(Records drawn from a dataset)
______
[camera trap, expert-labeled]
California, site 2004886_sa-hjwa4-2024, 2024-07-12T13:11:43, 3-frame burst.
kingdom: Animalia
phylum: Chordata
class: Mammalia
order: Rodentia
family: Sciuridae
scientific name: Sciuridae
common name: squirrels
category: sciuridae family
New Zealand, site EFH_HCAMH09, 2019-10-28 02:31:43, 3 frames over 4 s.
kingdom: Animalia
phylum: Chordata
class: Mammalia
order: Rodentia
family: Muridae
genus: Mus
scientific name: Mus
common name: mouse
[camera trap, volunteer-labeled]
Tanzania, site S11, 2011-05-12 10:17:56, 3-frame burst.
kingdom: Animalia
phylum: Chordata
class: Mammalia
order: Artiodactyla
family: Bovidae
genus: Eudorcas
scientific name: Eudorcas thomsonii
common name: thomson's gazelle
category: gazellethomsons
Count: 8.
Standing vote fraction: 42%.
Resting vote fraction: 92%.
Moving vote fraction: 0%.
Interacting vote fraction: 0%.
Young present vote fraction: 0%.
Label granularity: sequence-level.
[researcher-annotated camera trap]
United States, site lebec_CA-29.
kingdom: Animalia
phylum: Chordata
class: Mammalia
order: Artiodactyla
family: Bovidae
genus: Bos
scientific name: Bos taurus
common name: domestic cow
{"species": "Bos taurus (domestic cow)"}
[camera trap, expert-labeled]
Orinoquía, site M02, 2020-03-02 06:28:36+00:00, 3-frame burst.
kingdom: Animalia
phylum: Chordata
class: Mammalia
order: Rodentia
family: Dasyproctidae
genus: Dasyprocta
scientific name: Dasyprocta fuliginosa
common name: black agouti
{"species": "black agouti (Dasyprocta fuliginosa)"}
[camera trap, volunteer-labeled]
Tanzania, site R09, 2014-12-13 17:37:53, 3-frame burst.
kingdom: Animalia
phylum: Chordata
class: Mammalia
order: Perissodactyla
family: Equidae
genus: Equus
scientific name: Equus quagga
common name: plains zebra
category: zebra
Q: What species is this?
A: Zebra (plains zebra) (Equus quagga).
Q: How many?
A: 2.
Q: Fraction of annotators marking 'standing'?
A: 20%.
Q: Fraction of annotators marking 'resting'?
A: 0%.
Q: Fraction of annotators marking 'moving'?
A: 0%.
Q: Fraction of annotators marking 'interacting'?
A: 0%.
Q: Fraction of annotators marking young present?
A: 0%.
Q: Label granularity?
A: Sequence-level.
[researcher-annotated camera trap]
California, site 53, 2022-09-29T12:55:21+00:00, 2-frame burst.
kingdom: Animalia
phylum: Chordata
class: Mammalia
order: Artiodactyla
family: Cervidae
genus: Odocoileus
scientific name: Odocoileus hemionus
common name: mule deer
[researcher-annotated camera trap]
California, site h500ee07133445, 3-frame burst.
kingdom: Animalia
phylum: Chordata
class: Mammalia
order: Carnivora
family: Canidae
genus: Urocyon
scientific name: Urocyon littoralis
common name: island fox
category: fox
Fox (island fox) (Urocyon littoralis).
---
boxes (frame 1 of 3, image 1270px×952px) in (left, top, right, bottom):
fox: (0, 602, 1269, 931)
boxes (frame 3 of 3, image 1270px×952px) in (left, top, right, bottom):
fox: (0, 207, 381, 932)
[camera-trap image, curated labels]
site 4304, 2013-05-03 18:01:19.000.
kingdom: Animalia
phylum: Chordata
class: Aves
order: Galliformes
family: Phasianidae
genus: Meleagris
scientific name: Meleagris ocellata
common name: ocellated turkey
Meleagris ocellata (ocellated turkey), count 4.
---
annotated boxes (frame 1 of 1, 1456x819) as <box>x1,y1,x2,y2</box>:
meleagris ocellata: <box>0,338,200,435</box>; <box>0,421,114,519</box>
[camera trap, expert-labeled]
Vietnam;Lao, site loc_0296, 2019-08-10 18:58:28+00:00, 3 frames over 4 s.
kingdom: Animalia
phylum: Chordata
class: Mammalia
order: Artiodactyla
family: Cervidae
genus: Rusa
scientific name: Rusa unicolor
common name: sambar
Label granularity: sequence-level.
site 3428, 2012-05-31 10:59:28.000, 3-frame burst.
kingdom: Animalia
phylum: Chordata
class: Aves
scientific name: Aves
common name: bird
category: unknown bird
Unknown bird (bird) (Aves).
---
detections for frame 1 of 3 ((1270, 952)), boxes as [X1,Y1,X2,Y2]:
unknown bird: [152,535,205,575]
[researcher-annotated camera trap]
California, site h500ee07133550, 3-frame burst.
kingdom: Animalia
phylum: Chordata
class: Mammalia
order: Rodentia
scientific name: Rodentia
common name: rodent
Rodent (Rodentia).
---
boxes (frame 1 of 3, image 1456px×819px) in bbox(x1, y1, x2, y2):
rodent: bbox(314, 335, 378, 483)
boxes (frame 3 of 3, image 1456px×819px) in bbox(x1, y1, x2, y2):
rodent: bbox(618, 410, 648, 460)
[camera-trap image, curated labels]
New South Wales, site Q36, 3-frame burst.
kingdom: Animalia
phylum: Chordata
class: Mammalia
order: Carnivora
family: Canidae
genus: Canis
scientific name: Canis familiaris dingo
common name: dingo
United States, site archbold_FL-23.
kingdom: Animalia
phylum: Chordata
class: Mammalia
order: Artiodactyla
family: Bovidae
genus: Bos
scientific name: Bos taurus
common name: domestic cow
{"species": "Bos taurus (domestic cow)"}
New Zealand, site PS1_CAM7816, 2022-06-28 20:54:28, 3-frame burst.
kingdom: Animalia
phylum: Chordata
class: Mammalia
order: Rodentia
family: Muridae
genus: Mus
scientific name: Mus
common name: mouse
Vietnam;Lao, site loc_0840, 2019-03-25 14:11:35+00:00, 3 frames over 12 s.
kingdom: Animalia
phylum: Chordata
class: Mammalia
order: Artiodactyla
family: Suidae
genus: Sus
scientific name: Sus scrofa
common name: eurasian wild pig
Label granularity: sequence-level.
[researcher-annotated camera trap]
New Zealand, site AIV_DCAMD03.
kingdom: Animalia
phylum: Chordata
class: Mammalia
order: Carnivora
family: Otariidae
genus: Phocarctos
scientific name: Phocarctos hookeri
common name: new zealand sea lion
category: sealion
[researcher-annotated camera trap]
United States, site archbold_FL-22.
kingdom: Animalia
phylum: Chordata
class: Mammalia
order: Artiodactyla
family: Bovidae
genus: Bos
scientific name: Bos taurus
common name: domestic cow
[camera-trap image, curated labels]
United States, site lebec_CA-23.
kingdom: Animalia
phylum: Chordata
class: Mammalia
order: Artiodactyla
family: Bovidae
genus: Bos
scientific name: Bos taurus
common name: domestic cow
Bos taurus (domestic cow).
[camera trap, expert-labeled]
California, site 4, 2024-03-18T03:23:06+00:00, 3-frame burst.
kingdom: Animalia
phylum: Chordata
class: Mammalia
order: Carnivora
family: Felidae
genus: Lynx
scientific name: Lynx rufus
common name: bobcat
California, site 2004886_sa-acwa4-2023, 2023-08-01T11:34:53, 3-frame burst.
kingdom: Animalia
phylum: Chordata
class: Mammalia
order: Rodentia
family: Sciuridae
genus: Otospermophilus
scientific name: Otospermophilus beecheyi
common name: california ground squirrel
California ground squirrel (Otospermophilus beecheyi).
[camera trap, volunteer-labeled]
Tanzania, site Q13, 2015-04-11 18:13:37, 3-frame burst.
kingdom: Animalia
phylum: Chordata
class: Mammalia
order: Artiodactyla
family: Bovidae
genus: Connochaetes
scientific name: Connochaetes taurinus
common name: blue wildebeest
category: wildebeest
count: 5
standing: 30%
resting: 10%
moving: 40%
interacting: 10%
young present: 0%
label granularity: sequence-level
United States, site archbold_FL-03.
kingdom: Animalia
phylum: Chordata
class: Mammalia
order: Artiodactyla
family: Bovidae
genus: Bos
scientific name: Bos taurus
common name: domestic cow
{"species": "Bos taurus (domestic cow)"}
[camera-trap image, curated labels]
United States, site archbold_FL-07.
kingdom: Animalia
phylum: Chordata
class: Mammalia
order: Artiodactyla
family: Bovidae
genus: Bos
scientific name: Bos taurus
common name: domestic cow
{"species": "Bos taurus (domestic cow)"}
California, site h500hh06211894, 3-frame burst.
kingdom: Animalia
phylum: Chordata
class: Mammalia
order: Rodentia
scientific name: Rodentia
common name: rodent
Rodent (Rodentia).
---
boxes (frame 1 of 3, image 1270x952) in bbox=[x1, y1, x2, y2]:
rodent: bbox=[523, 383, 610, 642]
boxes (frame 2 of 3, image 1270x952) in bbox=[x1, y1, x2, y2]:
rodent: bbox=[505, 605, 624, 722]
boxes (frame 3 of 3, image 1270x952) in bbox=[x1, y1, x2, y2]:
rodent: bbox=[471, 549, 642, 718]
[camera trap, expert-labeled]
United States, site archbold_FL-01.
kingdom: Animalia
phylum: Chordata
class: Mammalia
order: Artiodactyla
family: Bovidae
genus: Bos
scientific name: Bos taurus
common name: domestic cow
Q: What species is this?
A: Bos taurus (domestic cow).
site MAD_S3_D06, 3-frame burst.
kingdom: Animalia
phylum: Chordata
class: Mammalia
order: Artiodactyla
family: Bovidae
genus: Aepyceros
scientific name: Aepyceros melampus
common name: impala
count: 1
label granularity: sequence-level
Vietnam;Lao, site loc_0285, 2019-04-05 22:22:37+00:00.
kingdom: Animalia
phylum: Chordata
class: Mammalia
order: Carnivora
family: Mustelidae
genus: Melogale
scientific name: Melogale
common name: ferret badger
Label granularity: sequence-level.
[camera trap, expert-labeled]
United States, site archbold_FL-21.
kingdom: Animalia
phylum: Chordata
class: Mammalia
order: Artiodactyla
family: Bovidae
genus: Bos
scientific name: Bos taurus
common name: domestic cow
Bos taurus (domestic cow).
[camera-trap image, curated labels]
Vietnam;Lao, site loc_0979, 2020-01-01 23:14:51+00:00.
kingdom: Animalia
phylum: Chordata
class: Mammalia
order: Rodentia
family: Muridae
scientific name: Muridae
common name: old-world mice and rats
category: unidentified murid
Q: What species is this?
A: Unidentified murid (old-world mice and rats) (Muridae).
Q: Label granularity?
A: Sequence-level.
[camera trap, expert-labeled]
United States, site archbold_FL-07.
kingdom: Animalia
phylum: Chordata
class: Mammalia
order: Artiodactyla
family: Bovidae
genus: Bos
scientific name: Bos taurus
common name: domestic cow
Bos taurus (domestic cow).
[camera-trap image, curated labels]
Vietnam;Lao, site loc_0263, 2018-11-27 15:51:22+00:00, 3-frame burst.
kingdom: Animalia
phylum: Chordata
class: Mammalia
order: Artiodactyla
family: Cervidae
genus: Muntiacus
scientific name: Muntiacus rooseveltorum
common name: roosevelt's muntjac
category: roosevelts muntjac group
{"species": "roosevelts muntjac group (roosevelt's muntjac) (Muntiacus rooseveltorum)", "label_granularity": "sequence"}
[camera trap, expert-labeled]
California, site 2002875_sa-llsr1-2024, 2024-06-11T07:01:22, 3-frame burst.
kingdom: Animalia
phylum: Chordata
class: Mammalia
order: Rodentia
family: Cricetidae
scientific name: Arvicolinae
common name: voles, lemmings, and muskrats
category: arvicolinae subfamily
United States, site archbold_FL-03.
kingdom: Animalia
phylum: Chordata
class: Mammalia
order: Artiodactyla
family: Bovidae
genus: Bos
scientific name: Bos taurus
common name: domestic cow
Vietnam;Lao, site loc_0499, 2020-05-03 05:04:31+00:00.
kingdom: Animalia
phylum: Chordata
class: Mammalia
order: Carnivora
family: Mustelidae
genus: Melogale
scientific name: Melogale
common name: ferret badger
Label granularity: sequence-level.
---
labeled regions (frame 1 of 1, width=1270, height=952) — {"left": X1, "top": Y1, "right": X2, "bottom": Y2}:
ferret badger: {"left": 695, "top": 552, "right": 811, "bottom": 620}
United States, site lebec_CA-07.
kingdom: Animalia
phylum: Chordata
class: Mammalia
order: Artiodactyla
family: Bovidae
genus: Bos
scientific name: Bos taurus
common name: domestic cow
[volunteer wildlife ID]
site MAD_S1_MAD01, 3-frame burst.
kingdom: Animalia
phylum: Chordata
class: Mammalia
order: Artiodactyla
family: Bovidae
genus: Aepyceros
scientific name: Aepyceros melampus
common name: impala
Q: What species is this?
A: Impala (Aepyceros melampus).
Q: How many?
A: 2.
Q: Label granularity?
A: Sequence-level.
______
Work through the data above and give the number of lines in which "over" appears; add nothing else.

| EXERCISE RESULT |
3